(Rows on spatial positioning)
%%

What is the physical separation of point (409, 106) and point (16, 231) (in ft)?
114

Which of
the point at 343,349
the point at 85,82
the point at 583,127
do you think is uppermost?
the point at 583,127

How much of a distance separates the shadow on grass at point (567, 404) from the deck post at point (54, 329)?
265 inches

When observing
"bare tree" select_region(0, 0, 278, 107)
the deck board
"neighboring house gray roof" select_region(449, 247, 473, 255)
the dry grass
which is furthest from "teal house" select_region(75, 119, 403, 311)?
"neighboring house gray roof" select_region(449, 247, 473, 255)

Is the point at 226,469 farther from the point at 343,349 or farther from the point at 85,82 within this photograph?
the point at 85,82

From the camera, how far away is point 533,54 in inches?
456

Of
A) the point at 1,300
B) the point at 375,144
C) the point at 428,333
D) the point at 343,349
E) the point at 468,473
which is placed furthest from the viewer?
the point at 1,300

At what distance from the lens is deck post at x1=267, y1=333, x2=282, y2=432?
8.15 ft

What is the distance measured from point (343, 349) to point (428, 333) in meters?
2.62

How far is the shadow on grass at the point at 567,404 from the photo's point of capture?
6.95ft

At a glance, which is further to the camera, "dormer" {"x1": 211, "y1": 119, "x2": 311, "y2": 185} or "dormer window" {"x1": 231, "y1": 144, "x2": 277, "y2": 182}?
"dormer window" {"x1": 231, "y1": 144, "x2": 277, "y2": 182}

%%

GIVEN TASK - Copy out everything from the row containing "At a glance, which" down to the end of the rows, requests included. Multiply each coordinate in the answers by 0.35 and round to whole numbers, halves up.

RESPONSE -
At a glance, which is further to the camera, "dormer" {"x1": 211, "y1": 119, "x2": 311, "y2": 185} or "dormer window" {"x1": 231, "y1": 144, "x2": 277, "y2": 182}?
"dormer window" {"x1": 81, "y1": 50, "x2": 97, "y2": 64}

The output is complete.